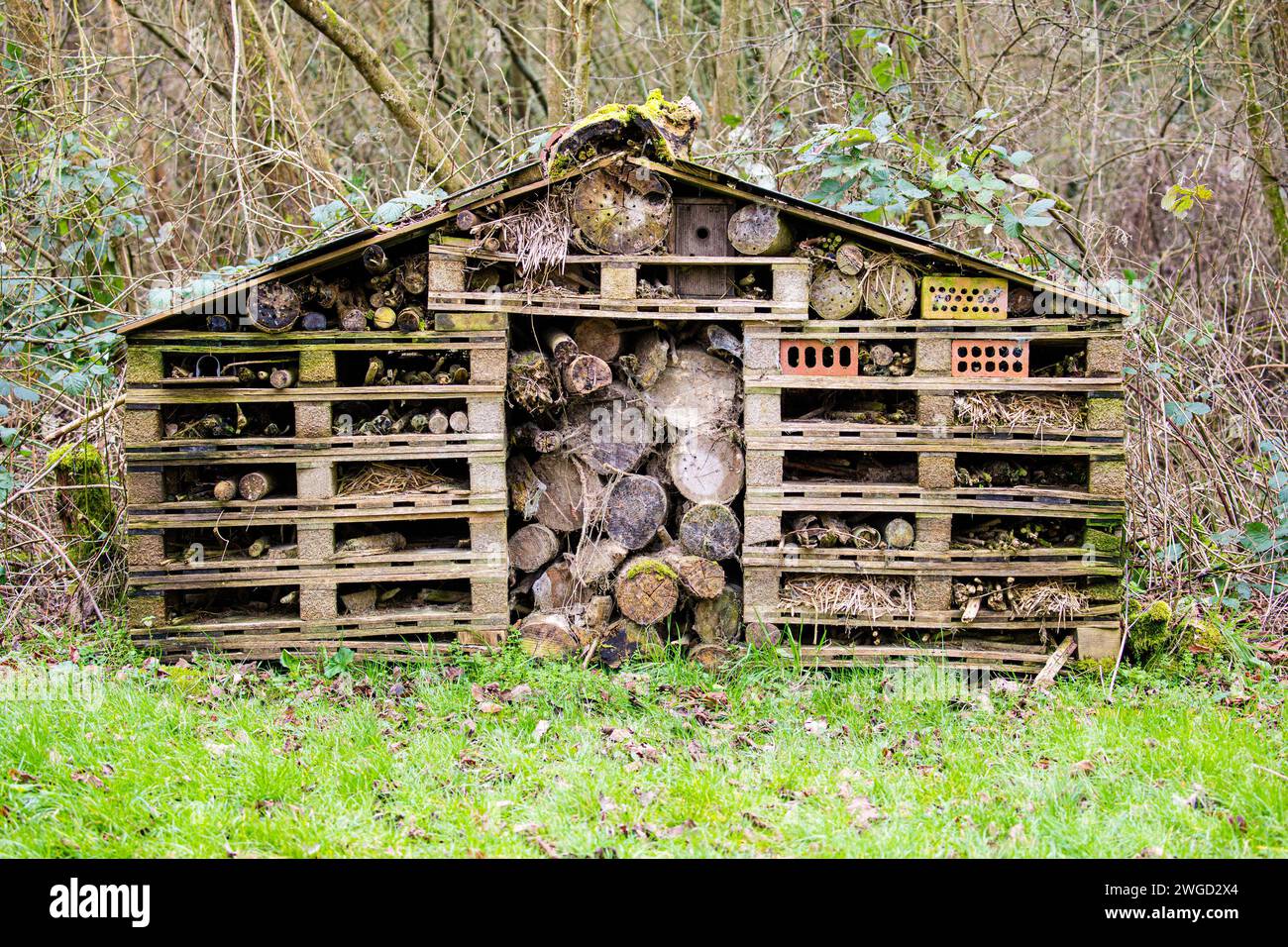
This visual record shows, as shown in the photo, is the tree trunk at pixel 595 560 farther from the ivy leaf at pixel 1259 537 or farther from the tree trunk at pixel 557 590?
the ivy leaf at pixel 1259 537

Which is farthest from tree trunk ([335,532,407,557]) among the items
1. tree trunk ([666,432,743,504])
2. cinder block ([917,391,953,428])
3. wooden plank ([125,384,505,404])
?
cinder block ([917,391,953,428])

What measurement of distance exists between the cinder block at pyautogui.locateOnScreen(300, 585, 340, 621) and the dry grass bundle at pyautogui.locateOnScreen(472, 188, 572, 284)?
82.1 inches

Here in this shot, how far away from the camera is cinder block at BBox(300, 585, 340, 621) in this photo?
17.4 ft

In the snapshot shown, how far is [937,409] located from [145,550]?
443cm

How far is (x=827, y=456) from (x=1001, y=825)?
2.51 metres

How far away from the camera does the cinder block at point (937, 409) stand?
5.24 m

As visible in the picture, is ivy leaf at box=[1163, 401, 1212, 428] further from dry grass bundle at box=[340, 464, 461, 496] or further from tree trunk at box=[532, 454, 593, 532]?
dry grass bundle at box=[340, 464, 461, 496]

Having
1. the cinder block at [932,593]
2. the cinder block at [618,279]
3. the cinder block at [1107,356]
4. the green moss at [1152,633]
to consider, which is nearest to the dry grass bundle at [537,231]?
the cinder block at [618,279]

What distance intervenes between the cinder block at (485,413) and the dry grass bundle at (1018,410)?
99.8 inches
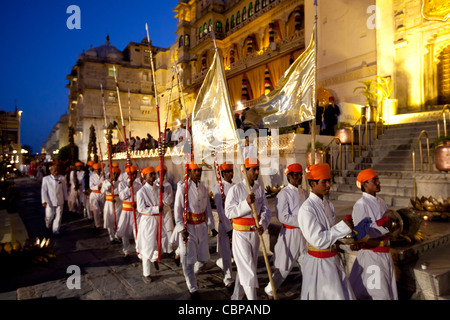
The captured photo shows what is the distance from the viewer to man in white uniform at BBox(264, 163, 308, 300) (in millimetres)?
4059

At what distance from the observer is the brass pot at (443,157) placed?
6.62 meters

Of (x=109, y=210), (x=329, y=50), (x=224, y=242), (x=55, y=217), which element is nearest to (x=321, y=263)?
(x=224, y=242)

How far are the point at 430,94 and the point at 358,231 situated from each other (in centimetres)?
1215

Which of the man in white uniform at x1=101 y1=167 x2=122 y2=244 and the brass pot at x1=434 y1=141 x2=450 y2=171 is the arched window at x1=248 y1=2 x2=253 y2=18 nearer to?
the man in white uniform at x1=101 y1=167 x2=122 y2=244

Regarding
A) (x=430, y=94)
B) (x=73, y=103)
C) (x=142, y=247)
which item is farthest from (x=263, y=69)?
(x=73, y=103)

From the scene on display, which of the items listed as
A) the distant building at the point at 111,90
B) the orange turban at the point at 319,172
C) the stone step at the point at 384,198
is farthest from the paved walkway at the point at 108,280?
the distant building at the point at 111,90

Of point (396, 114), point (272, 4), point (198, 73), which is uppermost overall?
point (272, 4)

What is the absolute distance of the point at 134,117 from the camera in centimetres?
4438

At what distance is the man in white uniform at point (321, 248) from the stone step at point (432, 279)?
1252mm

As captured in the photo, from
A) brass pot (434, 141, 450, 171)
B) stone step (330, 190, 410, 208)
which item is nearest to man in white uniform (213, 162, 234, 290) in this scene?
stone step (330, 190, 410, 208)

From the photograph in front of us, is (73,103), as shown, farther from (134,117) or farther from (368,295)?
(368,295)

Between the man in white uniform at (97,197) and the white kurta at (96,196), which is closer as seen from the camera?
the man in white uniform at (97,197)

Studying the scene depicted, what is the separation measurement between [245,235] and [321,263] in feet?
4.10

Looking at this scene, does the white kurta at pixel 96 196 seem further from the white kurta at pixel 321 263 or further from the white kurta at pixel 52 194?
the white kurta at pixel 321 263
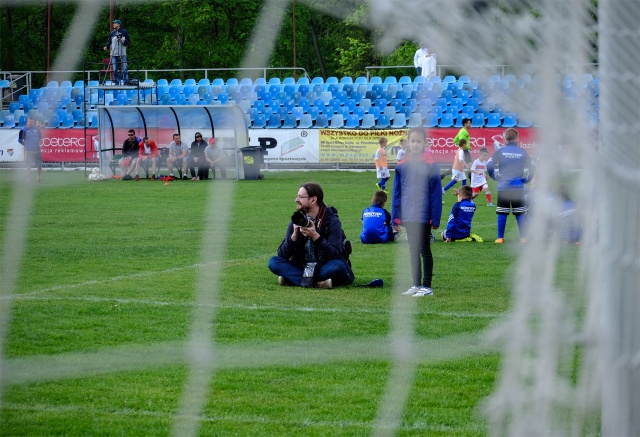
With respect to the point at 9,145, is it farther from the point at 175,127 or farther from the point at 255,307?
the point at 255,307

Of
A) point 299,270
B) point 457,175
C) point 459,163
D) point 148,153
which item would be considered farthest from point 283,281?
point 148,153

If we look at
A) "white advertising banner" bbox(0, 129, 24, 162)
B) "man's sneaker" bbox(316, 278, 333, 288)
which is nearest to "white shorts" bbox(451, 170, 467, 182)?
"man's sneaker" bbox(316, 278, 333, 288)

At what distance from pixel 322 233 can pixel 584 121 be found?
19.4 feet

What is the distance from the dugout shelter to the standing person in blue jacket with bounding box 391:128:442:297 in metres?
16.4

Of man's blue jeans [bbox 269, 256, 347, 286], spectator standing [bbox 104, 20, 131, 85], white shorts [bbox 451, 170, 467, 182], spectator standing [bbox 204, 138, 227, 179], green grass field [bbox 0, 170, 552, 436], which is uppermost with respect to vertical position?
spectator standing [bbox 104, 20, 131, 85]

----

Present the data from the line with "In the snapshot" up to and including the line with "6.62 meters" as a numbered list, skipping blank lines and leaving out the pictures.

- [FINISHED TASK]
1. In the snapshot shown, how far is [937,409] located from [145,550]?
2. 443cm
3. How far is (x=827, y=456) from (x=1001, y=825)?
4. 2.51 metres
5. How far away from the camera does the cinder block at point (937, 409) stand?
6. 5.24 m
7. As visible in the picture, is ivy leaf at box=[1163, 401, 1212, 428] further from dry grass bundle at box=[340, 464, 461, 496] or further from tree trunk at box=[532, 454, 593, 532]?
8. dry grass bundle at box=[340, 464, 461, 496]
9. Having
10. 1. the cinder block at [932,593]
11. 2. the cinder block at [618,279]
12. 3. the cinder block at [1107,356]
13. 4. the green moss at [1152,633]
14. to consider, which is nearest to the dry grass bundle at [537,231]?
15. the cinder block at [618,279]
16. What distance intervenes between the cinder block at (485,413) and the dry grass bundle at (1018,410)?
17. 99.8 inches
18. The captured photo shows what is the distance from the viewer to man in white uniform at BBox(264, 163, 308, 300) (in millimetres)?
19. 4059
20. At what distance from the observer is the brass pot at (443,157) placed?
21. 6.62 meters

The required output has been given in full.